**TEXT EXCERPT**

--*--

Monday, December 10, 2007

The Consumer is a Willing Partner in Their Own Demise

That was a busy weekend for me! Sunday was capped off with the New England Patriots victory over the Pittsburgh Steelers. The 3rd quarter was all that was needed to be seen, as the supposedly "old and tired" defense shut out the Steelers and the offense really turned a corner. With 3 weeks to go I cannot see how the Pats will not go undefeated for the season. Fun times.

My Personal Shopping Experience
One Saturday morning every year in December the wife and I get up very early (6am) and head out to do the bulk of our holiday shopping. I will list my shopping impressions for what they are worth:
  • The mall we were at was basically empty from 7am-10am. After 10am however the place was swarmed with people, and by 11:30 both the wife and I had enough of being bumped into and pushed around by rude people. If there is some kind of consumer recession, it only exists before 10am!
  • Maybe I am just getting older, but it seems to me that the SAME stuff has been in all the stores for the last 5-6 years. Unless you are into electronic doo dads there are very few new ideas out there as far as gifts go.

--*--

**REQUIRED ACTIONS**
[1] Answer these questions about the blog post on holiday shopping:
(a) Which team did the New England Patriots beat on Sunday?
(b) What time do the writer and the writer's wife get up for their yearly shopping trip?
(c) During which hours was the mall basically empty?
[2] Carry the blog post on holiday shopping forward from its final bullet, keeping the writer's voice and list format.
The lines after this blog post play no part in the work here.

**DATASET SECTION**
--*--

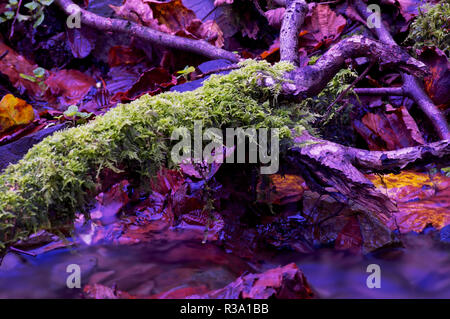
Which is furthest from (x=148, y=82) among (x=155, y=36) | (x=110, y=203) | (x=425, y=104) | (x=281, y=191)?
(x=425, y=104)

--*--

**TASK-BY-TASK OUTPUTS**
[1]
(a) The Pittsburgh Steelers.
(b) 6am.
(c) From 7am to 10am.

[2]
  • Paying with cash is a real confusing thing for clerks to handle. After spending about $300 at Macy's on various items, I payed with cash and it required a manager to come over and check over the money like it was counterfeit. I quipped that due to the FED printing tons of money it was kind of "fake" in a sense, but by the look on his face I don't think the manager reads financial blogs! Side note: I laugh when people get all worked up about things like the Patriot Act and the government possibly watching them. The same folks pay for everything with a credit card or a debit card, and the mountain of information that the retail sector shares about your habits is enormous. Cash is anonymous.
  • While the FED says there is no inflation, I definitely spent more this year on a comparable amount of items.

Anyways, that was my 1 day. The rest I will do online, so the powers that be can know my every move. My trusty tinfoil hat does prevent them from accessing my thoughts however.

NAR Forecast - Show Us the Model!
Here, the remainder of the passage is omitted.